Moreover, the purchase or use of certain products, such as in vitro diagnostics, may be considered sensitive health information under the Health Insurance Portability & Accountability Act, Brown said. If that’s the case, an emailed recall notice might be viewed as violating HIPAA and infringing patient privacy.

The FDA also needs more time to determine whether Twitter is an effective way to communicate a recall, Brown told conference-goers. The concern isn’t that a public Twitter notice might cause a panic, but that it may not reach enough clients or include all pertinent information. Current regulations on how to issue a recall notice are badly outdated and make mention only of mailed and telegram notifications, he said.

Rule of Thumb

The rule of thumb, said Brown, is that a manufacturer should make three attempts to contact a customer before declaring them unreachable. If failure of customers to respond is preventing a company from closing out a recall, Brown advises the manufacturer to contact their FDA district office to explain the situation. District offices have an interest in avoiding a backlog of unclosed recalls, he said.

Brown noted that companies will also need to incorporate unique device identifiers in their recall notices as they are added to labeling.

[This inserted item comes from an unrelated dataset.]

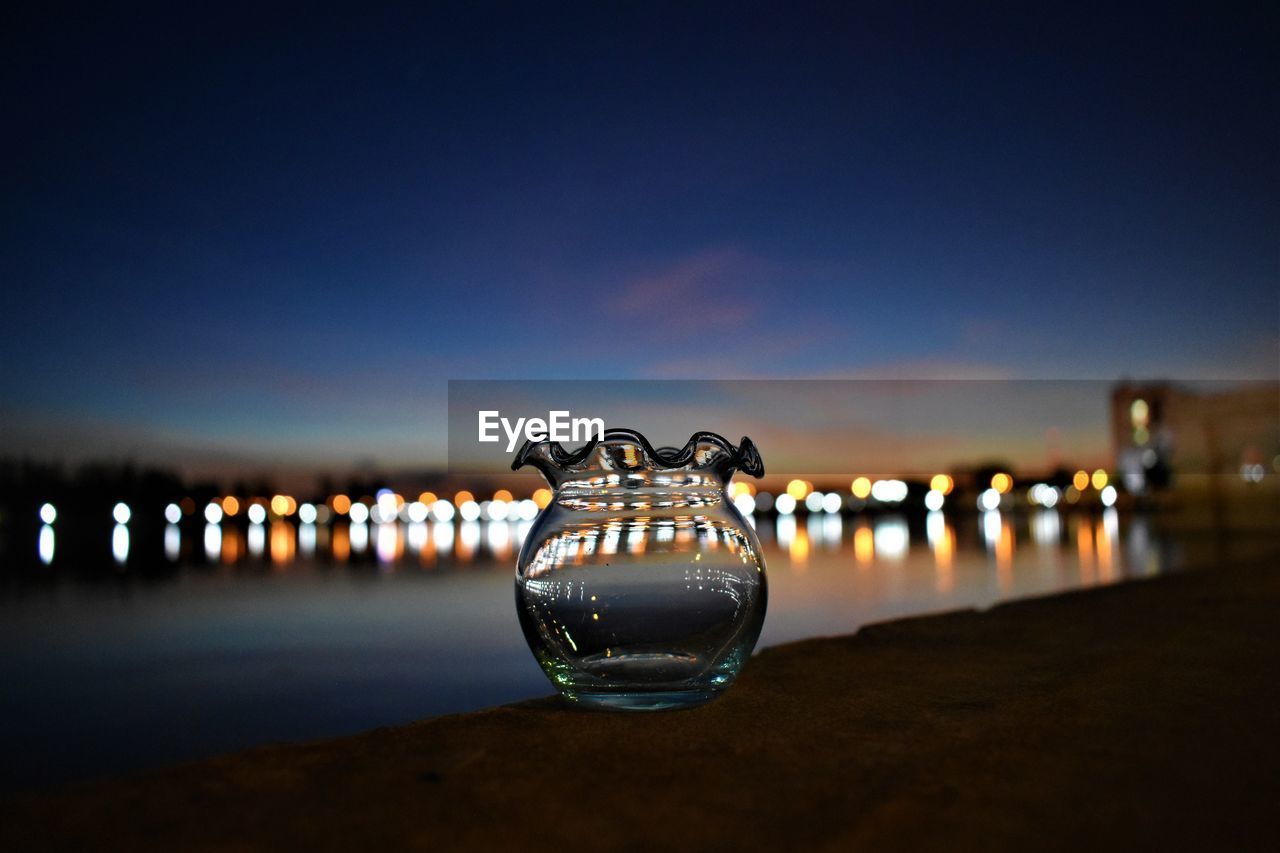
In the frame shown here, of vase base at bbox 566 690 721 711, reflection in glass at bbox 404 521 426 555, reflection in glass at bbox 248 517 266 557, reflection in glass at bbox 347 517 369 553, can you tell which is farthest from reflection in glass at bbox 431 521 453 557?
vase base at bbox 566 690 721 711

Some large healthcare systems want recall notices sent to a central address for easier processing, rather than being distributed to each separate site. In such cases, Brown encourages devicemakers to work with the customer to design an effectiveness check that will ensure the notice reached all staff who use the device. One response from a central office isn’t sufficient to show a recall was effective, he said.

Manufacturers also need to coordinate messages with any secondary distributors to avoid confusion, Brown noted. He suggests that devicemakers draft a press release for the distributor to issue and work with the FDA to ensure the messaging is consistent.

Another common concern for devicemakers is classifying recalls, said Pamela Forrest, a partner at King & Spalding. While, theoretically, very minor fixes might be considered unrepeatable “corrections,” she’s never seen the FDA declare anything brought to its attention as less than a Class III recall.

Forrest stressed that the agency is also conservative in its definition of “stock removal,” or undeclared corrections made to undistributed devices. To be eligible, devices typically should not have left manufacturer control, she said. Devices carried by an employee may be acceptable, but ones in a warehouse owned by a third party or given to an independent sales representative normally would not.

When a company becomes aware of a problem with a device, a thorough health hazard evaluation is crucial, Forrest said. The evaluation must be thorough enough to defend the decision not to recall a device, if that’s what the company decides. Forrest cautioned that if an MDR has been filed on the problem, it’s almost certainly FDA-reportable.